**Data for this exercise**
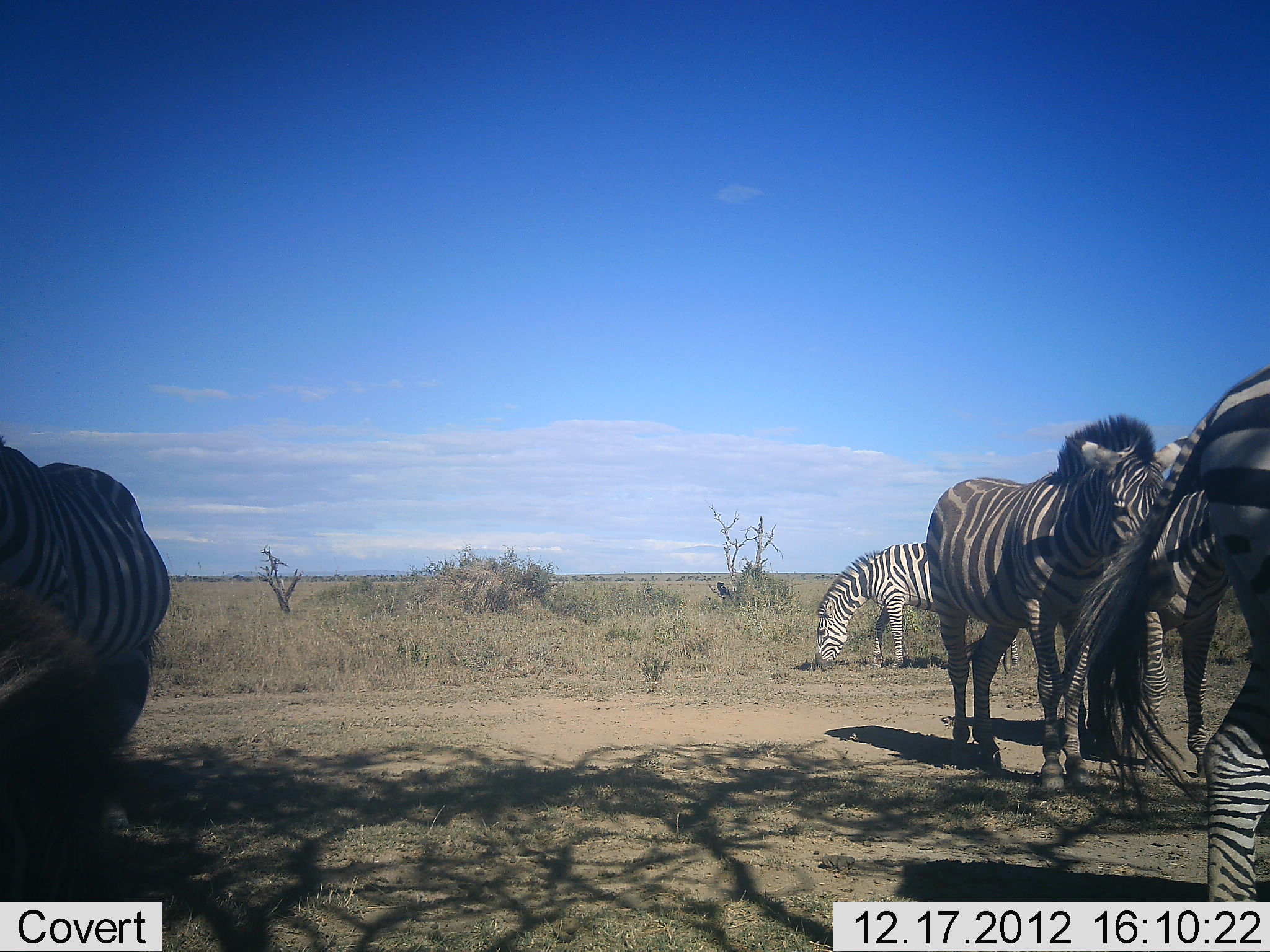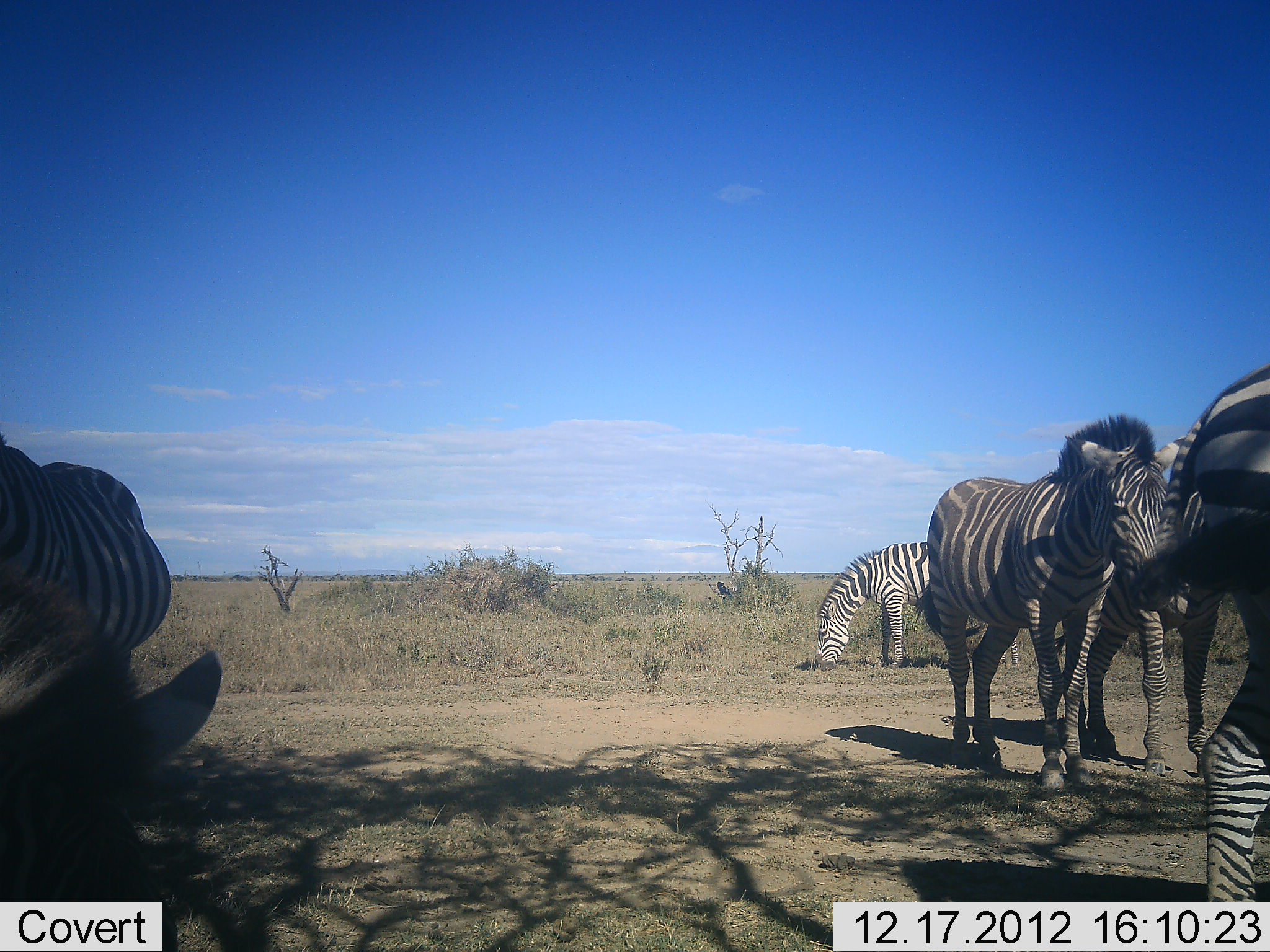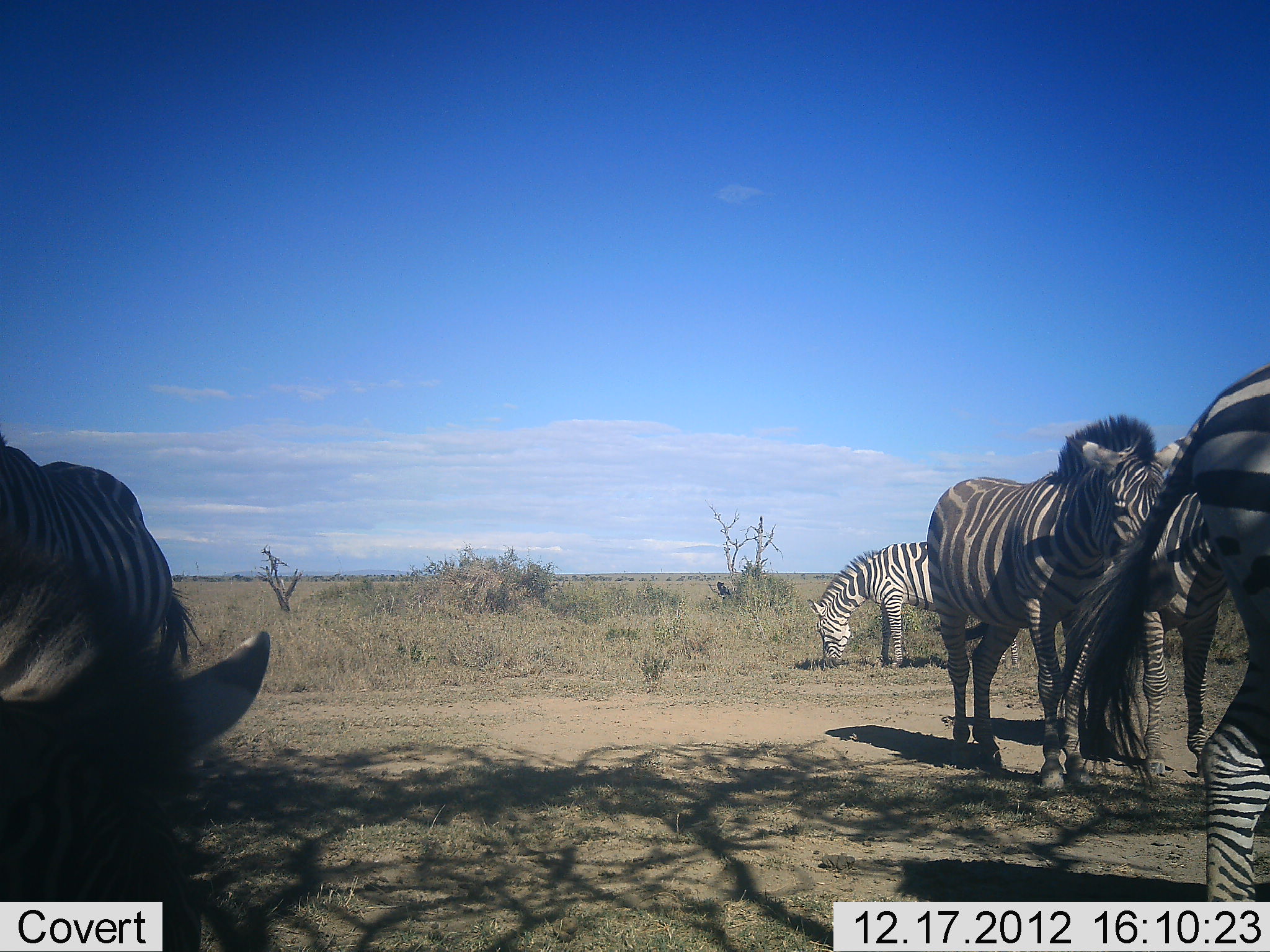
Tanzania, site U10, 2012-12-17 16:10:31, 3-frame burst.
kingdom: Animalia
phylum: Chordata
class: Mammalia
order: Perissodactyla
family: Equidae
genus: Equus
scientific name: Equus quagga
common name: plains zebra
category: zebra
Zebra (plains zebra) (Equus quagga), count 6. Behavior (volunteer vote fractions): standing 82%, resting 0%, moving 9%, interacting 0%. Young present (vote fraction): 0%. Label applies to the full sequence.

**What this task involves**
The material above must be set down word for word, with no picture carried over.

**Answer section**
Tanzania, site U10, 2012-12-17 16:10:31, 3-frame burst.
kingdom: Animalia
phylum: Chordata
class: Mammalia
order: Perissodactyla
family: Equidae
genus: Equus
scientific name: Equus quagga
common name: plains zebra
category: zebra
Zebra (plains zebra) (Equus quagga), count 6. Behavior (volunteer vote fractions): standing 82%, resting 0%, moving 9%, interacting 0%. Young present (vote fraction): 0%. Label applies to the full sequence.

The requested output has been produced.